PROBLEM STATEMENT: Once you reach the line containing "scientific name: Canis familiaris dingo" in the entries below, write out that line and each one after it down to the line containing "United States, site sanjuan_2016_Unit130_Ivan013.", exactly and with nothing added.

Saved data entries:
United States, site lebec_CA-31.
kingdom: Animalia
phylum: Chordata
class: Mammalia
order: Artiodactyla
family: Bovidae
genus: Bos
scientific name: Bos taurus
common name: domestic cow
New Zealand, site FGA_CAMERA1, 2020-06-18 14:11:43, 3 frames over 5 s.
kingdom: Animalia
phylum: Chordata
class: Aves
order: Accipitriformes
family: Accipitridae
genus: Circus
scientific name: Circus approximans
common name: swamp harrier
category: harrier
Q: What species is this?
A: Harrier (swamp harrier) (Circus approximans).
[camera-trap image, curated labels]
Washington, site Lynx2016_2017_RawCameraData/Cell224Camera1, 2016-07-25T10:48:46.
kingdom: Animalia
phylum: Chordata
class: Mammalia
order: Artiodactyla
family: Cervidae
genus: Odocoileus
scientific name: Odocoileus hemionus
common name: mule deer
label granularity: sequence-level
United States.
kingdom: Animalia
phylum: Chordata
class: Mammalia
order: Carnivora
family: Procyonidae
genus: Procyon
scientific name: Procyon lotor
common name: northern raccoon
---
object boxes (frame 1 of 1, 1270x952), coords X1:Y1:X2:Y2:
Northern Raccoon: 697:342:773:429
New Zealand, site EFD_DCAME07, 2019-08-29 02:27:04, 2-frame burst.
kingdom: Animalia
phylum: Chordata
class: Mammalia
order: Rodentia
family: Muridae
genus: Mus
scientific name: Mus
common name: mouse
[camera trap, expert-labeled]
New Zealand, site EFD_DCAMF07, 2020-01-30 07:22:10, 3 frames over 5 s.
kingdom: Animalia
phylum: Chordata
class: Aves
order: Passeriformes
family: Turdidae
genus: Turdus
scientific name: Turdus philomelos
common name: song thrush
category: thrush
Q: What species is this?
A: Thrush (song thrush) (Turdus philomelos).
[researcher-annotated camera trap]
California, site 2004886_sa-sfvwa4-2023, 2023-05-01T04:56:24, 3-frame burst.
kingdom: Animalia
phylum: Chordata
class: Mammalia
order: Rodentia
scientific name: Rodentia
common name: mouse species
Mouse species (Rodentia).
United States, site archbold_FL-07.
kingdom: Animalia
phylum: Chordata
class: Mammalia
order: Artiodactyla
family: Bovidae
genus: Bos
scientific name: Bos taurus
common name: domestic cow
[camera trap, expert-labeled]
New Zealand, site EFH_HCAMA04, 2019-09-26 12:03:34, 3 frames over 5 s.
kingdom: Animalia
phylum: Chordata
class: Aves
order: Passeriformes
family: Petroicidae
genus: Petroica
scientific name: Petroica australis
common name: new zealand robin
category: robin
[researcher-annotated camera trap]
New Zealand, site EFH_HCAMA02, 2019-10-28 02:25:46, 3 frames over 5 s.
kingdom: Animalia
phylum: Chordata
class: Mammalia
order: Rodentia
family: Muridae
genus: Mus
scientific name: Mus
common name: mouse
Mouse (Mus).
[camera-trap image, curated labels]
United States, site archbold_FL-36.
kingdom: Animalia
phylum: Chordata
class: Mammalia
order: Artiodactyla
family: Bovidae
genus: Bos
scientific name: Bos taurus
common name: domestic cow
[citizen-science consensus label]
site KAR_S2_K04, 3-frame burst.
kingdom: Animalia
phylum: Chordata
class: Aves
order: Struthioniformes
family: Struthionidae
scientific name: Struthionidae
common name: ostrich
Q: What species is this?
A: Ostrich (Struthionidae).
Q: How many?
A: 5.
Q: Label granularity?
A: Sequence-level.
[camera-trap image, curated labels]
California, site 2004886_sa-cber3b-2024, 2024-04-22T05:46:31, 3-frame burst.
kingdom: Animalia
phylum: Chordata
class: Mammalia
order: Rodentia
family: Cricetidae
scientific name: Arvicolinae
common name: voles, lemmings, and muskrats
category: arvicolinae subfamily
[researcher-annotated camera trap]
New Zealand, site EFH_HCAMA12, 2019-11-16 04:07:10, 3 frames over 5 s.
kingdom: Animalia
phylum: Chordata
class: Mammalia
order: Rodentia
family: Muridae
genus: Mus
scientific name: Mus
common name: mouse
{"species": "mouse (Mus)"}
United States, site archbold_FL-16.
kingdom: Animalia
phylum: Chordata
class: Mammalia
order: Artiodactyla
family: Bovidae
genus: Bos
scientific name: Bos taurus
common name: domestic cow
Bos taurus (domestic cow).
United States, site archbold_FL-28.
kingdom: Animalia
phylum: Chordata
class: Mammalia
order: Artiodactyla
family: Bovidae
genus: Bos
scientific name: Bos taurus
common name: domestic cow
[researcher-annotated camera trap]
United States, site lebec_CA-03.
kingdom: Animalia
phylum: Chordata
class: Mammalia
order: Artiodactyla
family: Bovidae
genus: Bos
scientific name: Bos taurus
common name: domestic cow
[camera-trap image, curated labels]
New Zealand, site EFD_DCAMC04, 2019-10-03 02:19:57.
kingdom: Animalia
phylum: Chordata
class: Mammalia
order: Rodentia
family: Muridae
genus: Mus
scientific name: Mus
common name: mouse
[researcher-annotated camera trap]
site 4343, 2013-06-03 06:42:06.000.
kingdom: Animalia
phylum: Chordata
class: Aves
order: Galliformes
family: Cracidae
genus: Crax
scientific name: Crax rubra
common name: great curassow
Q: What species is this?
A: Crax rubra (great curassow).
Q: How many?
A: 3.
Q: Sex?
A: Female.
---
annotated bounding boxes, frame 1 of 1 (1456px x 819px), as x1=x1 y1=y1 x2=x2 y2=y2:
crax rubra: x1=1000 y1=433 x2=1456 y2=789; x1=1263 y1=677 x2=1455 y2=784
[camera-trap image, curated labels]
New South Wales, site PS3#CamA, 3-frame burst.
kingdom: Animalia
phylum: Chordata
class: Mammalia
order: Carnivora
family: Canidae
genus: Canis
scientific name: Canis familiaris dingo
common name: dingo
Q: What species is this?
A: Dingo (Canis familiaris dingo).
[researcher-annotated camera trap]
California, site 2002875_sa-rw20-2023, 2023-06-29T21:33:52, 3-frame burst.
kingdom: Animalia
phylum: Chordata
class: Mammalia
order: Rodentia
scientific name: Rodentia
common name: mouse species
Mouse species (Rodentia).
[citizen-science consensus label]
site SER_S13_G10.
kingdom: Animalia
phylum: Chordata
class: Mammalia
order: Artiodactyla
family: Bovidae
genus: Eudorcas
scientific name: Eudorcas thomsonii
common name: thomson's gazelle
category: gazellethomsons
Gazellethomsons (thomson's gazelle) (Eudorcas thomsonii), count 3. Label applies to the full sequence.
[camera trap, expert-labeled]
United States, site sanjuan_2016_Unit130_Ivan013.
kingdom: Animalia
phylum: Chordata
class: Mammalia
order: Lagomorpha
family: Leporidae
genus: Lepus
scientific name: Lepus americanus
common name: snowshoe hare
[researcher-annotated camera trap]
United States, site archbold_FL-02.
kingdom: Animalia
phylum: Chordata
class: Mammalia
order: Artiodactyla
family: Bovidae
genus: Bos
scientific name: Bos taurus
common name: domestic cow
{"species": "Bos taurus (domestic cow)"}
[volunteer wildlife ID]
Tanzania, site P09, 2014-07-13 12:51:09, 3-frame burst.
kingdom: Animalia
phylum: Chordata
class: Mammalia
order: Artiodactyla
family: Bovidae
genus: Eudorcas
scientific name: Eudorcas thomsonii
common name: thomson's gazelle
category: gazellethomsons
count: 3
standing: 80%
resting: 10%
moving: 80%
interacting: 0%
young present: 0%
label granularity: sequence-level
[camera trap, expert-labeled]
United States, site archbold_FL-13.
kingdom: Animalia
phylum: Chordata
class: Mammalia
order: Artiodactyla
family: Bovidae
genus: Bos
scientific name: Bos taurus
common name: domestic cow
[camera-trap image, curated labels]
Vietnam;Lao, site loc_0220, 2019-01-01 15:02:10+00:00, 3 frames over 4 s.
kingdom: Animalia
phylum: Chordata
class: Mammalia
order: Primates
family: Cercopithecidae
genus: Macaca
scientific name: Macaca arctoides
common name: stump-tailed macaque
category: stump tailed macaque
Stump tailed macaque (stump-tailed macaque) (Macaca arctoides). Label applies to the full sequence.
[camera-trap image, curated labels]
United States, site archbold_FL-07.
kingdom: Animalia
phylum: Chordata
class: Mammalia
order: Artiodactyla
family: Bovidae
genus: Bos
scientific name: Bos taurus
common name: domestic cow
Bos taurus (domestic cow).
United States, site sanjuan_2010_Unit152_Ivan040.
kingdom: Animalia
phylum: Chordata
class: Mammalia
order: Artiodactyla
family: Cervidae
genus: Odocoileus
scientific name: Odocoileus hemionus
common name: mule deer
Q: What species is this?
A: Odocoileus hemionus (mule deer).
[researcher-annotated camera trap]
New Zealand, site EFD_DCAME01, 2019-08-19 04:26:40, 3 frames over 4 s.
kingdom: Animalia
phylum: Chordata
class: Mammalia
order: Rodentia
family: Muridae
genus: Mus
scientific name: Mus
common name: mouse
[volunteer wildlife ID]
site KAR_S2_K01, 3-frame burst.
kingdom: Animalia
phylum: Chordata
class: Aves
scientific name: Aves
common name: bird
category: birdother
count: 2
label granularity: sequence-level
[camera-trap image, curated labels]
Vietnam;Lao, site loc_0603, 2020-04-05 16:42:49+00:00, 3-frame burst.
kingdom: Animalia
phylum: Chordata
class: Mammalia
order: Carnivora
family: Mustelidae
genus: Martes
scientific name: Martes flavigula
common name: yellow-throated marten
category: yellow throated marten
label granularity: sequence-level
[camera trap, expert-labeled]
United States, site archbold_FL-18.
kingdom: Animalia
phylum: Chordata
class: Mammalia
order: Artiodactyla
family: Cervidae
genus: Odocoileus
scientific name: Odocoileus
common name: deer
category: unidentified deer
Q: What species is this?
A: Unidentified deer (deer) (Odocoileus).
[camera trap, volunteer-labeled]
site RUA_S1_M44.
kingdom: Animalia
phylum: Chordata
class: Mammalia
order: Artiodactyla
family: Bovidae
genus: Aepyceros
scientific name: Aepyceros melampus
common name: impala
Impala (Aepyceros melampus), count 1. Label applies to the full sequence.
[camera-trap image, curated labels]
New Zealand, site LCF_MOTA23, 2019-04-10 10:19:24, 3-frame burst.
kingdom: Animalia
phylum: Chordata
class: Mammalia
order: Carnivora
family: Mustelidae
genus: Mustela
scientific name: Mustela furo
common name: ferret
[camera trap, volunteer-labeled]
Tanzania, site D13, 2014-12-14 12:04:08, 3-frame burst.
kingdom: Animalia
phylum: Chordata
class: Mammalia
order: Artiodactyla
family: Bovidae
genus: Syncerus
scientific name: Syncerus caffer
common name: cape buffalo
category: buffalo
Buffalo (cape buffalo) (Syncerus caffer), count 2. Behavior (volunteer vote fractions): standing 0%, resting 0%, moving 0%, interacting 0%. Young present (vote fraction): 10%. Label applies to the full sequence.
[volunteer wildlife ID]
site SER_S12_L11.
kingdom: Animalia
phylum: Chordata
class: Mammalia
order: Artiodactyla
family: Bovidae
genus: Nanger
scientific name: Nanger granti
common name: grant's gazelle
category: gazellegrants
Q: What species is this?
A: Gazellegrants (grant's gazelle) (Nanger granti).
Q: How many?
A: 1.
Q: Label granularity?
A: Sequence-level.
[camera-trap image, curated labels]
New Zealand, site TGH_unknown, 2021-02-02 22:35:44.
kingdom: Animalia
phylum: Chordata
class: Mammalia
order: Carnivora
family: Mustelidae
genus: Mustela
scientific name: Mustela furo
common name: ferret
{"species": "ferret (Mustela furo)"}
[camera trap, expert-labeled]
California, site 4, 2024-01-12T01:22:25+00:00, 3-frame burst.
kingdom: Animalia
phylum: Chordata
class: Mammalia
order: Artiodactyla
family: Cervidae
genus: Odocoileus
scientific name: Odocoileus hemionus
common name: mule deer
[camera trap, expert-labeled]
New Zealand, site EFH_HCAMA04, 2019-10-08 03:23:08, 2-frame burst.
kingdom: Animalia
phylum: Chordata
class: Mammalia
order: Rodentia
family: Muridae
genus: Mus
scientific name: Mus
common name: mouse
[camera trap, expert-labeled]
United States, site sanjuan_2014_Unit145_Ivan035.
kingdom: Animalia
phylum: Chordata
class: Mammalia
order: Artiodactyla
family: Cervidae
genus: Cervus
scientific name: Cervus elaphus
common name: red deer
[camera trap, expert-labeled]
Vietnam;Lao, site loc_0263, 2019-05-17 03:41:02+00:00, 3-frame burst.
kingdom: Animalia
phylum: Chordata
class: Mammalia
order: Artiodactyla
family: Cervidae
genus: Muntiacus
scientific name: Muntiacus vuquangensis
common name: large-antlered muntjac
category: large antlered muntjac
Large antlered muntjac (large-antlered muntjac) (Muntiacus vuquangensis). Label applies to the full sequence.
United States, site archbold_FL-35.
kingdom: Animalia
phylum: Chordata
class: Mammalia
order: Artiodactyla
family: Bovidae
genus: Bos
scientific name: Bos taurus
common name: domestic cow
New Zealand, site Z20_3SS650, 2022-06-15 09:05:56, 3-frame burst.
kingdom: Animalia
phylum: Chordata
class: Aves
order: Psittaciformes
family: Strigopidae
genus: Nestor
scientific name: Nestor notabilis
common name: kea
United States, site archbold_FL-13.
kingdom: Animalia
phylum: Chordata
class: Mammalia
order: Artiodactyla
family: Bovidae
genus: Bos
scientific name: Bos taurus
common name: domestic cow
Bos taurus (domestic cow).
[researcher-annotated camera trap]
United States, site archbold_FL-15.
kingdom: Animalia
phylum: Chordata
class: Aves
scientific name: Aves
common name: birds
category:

SOLUTION TO THIS PROBLEM:
scientific name: Canis familiaris dingo
common name: dingo
Q: What species is this?
A: Dingo (Canis familiaris dingo).
[researcher-annotated camera trap]
California, site 2002875_sa-rw20-2023, 2023-06-29T21:33:52, 3-frame burst.
kingdom: Animalia
phylum: Chordata
class: Mammalia
order: Rodentia
scientific name: Rodentia
common name: mouse species
Mouse species (Rodentia).
[citizen-science consensus label]
site SER_S13_G10.
kingdom: Animalia
phylum: Chordata
class: Mammalia
order: Artiodactyla
family: Bovidae
genus: Eudorcas
scientific name: Eudorcas thomsonii
common name: thomson's gazelle
category: gazellethomsons
Gazellethomsons (thomson's gazelle) (Eudorcas thomsonii), count 3. Label applies to the full sequence.
[camera trap, expert-labeled]
United States, site sanjuan_2016_Unit130_Ivan013.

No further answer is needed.